Question

A 675 g air-track glider attached to a spring with spring constant 9.50 N/m is sitting at rest on a frictionless air track. A 600 g glider is pushed toward it from the far end of the track at a speed of 160 cm/s . It collides with and sticks to the 675 g glider. What are the amplitude and period of the subsequent oscillations?

Answer 1

To solve this problem we will proceed to find the period given by the spring, said period must be calculated considering the totality of the masses. At the same time, we will also calculate the final velocity resulting from the impact.
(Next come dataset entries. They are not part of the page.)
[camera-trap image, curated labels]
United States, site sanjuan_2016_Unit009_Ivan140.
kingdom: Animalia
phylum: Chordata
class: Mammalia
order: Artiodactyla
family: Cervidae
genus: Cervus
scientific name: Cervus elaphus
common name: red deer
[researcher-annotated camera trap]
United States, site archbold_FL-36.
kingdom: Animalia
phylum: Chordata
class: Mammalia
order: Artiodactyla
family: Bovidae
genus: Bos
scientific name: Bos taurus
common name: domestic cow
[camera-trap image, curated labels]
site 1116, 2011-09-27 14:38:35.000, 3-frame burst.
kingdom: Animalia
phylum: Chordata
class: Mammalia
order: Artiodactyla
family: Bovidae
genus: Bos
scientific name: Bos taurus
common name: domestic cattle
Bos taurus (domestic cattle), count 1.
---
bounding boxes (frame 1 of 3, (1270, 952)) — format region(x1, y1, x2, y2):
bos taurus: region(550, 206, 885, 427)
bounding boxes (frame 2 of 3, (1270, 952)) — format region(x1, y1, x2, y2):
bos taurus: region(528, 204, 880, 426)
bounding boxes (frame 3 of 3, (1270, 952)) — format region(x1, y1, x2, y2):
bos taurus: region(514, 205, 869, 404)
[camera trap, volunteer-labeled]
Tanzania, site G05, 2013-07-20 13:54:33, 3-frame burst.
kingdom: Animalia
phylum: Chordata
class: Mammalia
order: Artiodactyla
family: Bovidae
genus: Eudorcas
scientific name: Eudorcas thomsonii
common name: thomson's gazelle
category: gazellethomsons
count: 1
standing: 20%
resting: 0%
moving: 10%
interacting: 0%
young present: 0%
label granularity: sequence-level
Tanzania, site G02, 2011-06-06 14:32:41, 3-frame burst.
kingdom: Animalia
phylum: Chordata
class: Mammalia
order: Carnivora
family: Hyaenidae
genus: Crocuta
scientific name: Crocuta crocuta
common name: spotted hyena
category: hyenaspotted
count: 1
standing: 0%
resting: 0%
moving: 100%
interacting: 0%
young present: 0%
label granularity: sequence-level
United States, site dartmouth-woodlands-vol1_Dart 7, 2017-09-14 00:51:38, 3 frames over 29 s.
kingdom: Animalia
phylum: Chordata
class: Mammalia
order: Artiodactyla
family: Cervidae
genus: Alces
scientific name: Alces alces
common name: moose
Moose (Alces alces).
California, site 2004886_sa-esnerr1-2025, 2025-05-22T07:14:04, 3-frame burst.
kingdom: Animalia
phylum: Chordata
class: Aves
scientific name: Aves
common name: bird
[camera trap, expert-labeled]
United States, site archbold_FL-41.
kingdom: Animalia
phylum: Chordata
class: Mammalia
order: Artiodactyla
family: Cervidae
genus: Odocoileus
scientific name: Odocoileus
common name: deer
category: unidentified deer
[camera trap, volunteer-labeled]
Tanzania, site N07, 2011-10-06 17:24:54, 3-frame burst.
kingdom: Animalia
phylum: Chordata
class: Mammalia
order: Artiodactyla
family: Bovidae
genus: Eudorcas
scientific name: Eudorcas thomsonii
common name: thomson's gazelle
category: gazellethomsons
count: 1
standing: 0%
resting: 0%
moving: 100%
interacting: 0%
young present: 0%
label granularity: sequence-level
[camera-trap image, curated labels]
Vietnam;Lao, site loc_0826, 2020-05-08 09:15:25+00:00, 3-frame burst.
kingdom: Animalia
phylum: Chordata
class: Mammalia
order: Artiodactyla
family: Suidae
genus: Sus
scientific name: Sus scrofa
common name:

With speed and period it will be possible to finally find the amplitude.

The period is defined as,

`T = 2\pi \sqrt{(m_1+m_2)/(k)}`

Here,

m = mass

k = Spring constant

`T = 2\pi \sqrt{((675g+600g)(1kg)/(1000g))/(9.5N/m)}`

`T = 2.301s`

According to conservation of momentum

Initital momentum = Final momentum

`m_1v_1+m_2v_2 = (m_1+m_2)v_f`

`(675g)(0)+(600g)((1kg)/(1000g))(160cm/s)((1m)/(100cm)) = (675g+600g)((1kg)/(1000g))v_f`

`v_f = 0.7529m/s`

Now the amplitude of oscillation is

`v = (2\pi A)/(T)`

Here,

v = Velocity

A = Amplitud

T= Period

`A = (vT)/(2\pi)`

`A = ((0.7529)( 2.301))/(2\pi)`

`A = 0.275m`

Therefore the ampliude is 0.275m and the Period is 2.301 of the subsequent oscillations.